[Image-linked spatial questions]
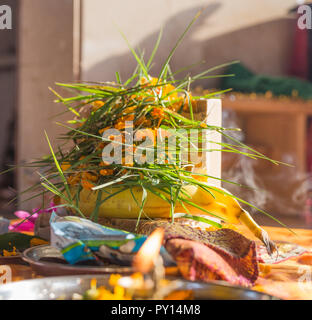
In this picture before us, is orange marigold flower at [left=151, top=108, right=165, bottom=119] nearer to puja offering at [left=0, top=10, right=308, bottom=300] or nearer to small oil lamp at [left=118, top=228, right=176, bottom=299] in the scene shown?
puja offering at [left=0, top=10, right=308, bottom=300]

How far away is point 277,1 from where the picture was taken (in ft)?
9.98

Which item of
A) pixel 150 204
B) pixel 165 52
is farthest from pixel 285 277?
pixel 165 52

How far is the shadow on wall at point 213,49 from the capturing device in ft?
7.81

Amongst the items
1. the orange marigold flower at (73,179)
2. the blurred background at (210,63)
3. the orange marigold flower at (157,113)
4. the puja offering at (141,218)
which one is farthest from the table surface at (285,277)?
the blurred background at (210,63)

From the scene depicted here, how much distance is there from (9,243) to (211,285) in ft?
1.22

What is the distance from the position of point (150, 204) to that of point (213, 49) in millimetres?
2271

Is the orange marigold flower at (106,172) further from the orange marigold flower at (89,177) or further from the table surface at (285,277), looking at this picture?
the table surface at (285,277)

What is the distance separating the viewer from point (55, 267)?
497 millimetres

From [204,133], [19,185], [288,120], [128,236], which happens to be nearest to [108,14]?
[19,185]

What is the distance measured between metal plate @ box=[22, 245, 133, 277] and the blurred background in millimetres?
1429

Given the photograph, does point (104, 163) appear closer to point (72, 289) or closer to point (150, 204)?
point (150, 204)

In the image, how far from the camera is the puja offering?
0.42m

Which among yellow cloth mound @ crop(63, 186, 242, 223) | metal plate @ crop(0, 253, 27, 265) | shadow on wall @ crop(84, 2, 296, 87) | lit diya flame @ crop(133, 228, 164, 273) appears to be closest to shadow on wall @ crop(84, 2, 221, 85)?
shadow on wall @ crop(84, 2, 296, 87)

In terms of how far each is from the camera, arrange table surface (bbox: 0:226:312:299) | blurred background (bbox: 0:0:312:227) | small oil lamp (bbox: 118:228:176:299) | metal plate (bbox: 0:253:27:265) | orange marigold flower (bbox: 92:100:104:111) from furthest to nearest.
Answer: blurred background (bbox: 0:0:312:227), orange marigold flower (bbox: 92:100:104:111), metal plate (bbox: 0:253:27:265), table surface (bbox: 0:226:312:299), small oil lamp (bbox: 118:228:176:299)
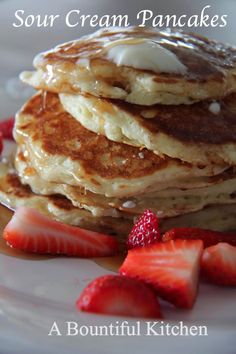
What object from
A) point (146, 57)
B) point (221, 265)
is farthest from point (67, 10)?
point (221, 265)

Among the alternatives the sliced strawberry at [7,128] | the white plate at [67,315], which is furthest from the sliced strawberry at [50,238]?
the sliced strawberry at [7,128]

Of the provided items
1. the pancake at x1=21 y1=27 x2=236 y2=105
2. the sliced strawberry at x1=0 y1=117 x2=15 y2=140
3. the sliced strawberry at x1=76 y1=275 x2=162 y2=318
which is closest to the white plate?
the sliced strawberry at x1=76 y1=275 x2=162 y2=318

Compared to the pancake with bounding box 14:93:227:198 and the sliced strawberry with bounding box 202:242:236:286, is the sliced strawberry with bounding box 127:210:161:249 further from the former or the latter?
the sliced strawberry with bounding box 202:242:236:286

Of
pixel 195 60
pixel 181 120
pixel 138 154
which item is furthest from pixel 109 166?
pixel 195 60

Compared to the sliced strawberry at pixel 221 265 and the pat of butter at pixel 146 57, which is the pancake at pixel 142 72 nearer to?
the pat of butter at pixel 146 57

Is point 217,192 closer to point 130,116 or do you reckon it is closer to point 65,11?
point 130,116

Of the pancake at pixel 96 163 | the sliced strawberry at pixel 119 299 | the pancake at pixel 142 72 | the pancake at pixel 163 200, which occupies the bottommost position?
the sliced strawberry at pixel 119 299
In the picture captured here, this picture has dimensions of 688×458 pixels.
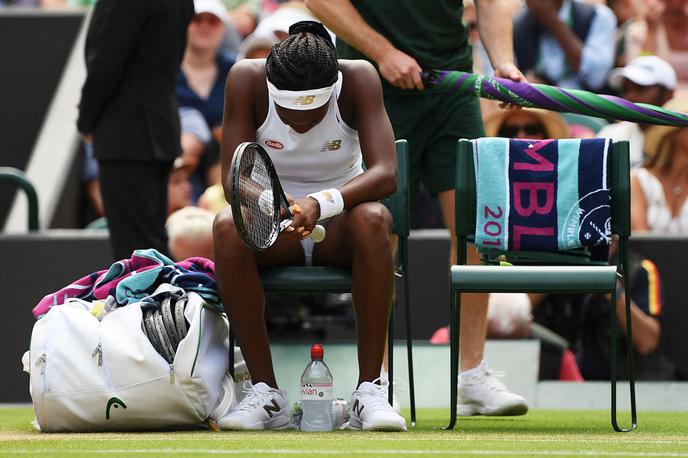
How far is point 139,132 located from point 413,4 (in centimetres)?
171

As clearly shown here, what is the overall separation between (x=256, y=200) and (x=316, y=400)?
82 centimetres

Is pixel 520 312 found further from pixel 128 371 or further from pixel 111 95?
pixel 128 371

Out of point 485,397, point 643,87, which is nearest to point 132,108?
point 485,397

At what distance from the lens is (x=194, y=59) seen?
10.1 metres

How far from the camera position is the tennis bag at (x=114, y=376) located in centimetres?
501

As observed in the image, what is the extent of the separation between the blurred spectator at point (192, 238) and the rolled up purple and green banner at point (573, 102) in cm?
224

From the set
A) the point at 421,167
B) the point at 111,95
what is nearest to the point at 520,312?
the point at 421,167

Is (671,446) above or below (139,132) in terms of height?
below

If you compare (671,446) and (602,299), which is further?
(602,299)

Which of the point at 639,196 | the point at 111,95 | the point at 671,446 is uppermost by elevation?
the point at 111,95

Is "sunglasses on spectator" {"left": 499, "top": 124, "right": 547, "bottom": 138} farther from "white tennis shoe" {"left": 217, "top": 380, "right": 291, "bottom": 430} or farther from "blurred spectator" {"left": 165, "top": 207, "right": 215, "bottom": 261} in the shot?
"white tennis shoe" {"left": 217, "top": 380, "right": 291, "bottom": 430}

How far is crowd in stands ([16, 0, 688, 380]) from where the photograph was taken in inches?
306

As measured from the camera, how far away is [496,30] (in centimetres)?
625

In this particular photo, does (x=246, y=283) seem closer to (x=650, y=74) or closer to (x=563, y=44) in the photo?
(x=650, y=74)
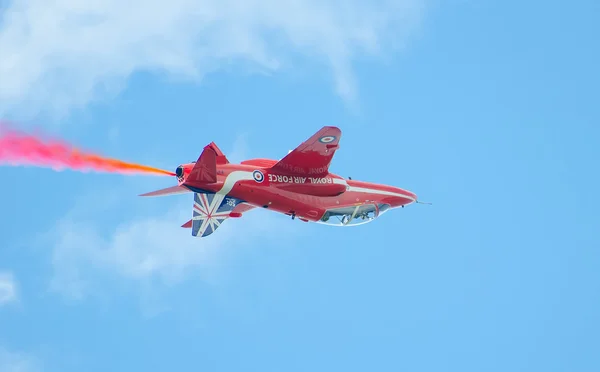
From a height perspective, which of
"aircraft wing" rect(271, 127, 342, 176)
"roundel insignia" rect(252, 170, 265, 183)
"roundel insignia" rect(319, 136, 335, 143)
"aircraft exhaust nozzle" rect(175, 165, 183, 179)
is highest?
"aircraft wing" rect(271, 127, 342, 176)

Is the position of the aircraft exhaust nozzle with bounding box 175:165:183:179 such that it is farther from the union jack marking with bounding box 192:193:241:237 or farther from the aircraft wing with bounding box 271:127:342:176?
the aircraft wing with bounding box 271:127:342:176

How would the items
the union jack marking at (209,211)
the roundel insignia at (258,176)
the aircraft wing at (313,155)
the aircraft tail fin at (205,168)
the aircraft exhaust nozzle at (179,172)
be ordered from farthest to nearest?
the union jack marking at (209,211)
the roundel insignia at (258,176)
the aircraft wing at (313,155)
the aircraft exhaust nozzle at (179,172)
the aircraft tail fin at (205,168)

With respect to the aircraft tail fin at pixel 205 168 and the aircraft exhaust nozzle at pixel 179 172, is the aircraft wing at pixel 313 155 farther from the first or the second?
the aircraft exhaust nozzle at pixel 179 172

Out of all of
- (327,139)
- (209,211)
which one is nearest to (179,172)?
(209,211)

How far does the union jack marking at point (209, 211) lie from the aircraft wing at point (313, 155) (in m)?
3.38

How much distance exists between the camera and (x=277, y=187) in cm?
6234

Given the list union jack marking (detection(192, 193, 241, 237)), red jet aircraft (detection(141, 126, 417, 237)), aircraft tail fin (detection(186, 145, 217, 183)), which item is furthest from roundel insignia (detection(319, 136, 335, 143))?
aircraft tail fin (detection(186, 145, 217, 183))

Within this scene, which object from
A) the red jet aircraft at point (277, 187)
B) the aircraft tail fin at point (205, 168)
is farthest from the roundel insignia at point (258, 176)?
the aircraft tail fin at point (205, 168)

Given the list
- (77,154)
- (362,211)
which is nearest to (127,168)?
(77,154)

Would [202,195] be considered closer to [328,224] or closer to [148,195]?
[148,195]

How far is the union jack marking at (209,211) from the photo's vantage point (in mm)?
61750

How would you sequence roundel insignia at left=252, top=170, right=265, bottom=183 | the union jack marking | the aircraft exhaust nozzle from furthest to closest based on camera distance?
1. the union jack marking
2. roundel insignia at left=252, top=170, right=265, bottom=183
3. the aircraft exhaust nozzle

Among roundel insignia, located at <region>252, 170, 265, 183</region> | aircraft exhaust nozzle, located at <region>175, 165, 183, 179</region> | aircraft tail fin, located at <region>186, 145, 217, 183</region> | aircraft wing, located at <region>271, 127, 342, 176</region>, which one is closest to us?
aircraft tail fin, located at <region>186, 145, 217, 183</region>

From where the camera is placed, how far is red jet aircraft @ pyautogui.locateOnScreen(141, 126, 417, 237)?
59.4 metres
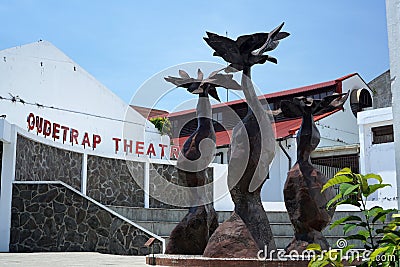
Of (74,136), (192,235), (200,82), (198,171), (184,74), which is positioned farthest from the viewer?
(74,136)

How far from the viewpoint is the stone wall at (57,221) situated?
46.7 feet

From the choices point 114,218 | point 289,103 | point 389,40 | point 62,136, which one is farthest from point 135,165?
point 389,40

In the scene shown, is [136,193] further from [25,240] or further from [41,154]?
[25,240]

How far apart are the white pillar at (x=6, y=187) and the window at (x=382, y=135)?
1393cm

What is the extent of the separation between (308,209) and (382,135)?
14.0 metres

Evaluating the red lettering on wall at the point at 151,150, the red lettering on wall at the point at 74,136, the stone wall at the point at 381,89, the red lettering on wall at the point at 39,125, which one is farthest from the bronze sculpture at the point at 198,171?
the stone wall at the point at 381,89

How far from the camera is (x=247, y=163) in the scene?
8.33 m

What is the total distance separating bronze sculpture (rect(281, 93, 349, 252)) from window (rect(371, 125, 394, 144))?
12.8 m

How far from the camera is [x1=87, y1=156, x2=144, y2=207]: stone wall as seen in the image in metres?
19.1

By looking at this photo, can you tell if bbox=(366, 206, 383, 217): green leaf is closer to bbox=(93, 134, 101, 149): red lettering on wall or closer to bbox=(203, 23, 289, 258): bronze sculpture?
bbox=(203, 23, 289, 258): bronze sculpture

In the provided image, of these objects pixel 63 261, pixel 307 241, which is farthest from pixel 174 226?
pixel 307 241

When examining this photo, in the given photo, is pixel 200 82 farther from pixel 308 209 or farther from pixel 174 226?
pixel 174 226

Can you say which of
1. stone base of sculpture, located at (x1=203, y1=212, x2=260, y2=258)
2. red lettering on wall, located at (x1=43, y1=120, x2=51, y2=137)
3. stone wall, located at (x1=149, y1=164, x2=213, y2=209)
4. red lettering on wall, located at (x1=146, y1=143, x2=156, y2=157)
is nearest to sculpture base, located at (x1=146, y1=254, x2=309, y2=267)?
stone base of sculpture, located at (x1=203, y1=212, x2=260, y2=258)

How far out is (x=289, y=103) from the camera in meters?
9.30
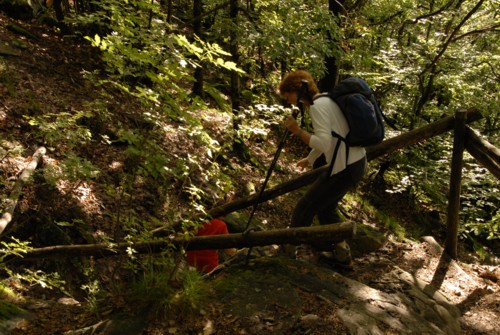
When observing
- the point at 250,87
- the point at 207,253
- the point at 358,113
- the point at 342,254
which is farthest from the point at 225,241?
the point at 250,87

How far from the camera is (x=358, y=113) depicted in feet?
13.6

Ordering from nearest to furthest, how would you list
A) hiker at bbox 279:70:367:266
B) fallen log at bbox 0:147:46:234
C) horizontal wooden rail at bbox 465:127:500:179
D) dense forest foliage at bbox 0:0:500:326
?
1. hiker at bbox 279:70:367:266
2. dense forest foliage at bbox 0:0:500:326
3. fallen log at bbox 0:147:46:234
4. horizontal wooden rail at bbox 465:127:500:179

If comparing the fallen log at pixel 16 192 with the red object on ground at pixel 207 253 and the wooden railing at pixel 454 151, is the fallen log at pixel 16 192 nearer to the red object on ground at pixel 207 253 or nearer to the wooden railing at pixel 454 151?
the red object on ground at pixel 207 253

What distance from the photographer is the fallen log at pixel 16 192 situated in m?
4.89

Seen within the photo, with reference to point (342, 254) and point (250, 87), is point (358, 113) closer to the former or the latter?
point (342, 254)

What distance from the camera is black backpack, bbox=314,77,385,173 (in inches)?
Result: 163

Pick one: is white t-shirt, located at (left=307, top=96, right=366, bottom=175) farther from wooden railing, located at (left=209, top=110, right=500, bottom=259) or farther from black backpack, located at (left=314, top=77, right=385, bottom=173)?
wooden railing, located at (left=209, top=110, right=500, bottom=259)

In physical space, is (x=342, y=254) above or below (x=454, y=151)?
below

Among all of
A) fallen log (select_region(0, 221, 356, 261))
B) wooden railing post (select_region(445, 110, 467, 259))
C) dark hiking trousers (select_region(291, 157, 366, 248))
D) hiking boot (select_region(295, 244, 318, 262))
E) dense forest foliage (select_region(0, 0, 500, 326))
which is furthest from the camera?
wooden railing post (select_region(445, 110, 467, 259))

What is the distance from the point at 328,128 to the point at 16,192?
154 inches

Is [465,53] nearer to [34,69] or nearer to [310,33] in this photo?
[310,33]

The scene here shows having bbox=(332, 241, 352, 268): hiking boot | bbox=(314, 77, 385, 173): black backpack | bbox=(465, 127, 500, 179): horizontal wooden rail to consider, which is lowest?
bbox=(332, 241, 352, 268): hiking boot

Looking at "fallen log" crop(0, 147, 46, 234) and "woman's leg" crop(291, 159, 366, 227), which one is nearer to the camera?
"woman's leg" crop(291, 159, 366, 227)

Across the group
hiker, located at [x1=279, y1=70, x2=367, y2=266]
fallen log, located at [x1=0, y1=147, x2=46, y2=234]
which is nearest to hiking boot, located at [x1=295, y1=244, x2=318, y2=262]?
hiker, located at [x1=279, y1=70, x2=367, y2=266]
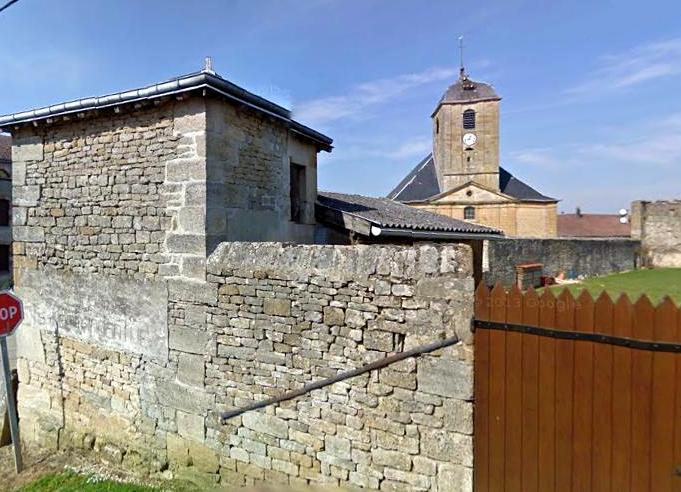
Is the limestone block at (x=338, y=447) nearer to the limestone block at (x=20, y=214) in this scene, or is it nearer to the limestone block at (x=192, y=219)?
the limestone block at (x=192, y=219)

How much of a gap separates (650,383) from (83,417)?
6.92 m

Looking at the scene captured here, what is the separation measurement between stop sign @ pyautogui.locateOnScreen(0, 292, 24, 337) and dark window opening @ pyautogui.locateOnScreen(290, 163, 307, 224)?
13.7 feet

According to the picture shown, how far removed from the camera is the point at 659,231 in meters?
26.6

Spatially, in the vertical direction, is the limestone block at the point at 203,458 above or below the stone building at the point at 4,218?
below

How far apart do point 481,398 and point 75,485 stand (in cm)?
524

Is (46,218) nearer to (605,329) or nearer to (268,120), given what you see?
(268,120)

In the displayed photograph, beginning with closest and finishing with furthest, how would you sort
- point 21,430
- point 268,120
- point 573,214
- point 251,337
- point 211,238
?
1. point 251,337
2. point 211,238
3. point 268,120
4. point 21,430
5. point 573,214

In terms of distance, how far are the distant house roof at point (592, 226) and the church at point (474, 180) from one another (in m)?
6.51

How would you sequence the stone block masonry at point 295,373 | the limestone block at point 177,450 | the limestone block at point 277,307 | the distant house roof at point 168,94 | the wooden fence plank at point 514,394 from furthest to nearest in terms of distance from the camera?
the limestone block at point 177,450 → the distant house roof at point 168,94 → the limestone block at point 277,307 → the stone block masonry at point 295,373 → the wooden fence plank at point 514,394

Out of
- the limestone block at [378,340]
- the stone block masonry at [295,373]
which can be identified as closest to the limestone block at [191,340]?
the stone block masonry at [295,373]

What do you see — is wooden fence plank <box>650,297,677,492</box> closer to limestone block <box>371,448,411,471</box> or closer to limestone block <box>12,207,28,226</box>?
limestone block <box>371,448,411,471</box>

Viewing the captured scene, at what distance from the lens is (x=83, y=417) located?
5855 mm

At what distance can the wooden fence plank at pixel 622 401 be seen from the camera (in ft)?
9.38

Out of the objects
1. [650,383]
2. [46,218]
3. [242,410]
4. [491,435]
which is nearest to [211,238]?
[242,410]
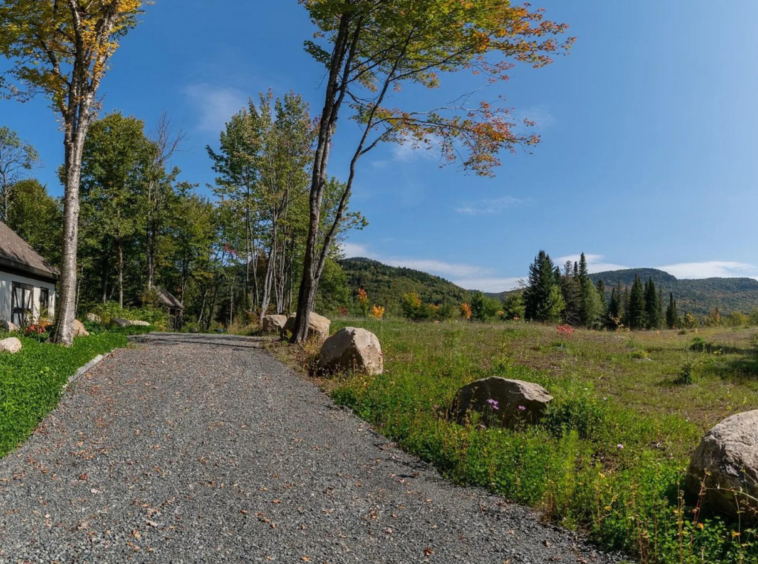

* GOAL: Locate each line in the data above that contains the string "roof", treating uppercase and lowercase as different, and copy those lines out in full.

* ANSWER:
In terms of distance, how far are the distant house roof at point (592, 226) and the church at point (474, 180) from one another (in m)?
How would you sequence the stone block masonry at point 295,373 | the limestone block at point 177,450 | the limestone block at point 277,307 | the distant house roof at point 168,94 | the wooden fence plank at point 514,394 from furthest to nearest in terms of distance from the camera?
the limestone block at point 177,450 → the distant house roof at point 168,94 → the limestone block at point 277,307 → the stone block masonry at point 295,373 → the wooden fence plank at point 514,394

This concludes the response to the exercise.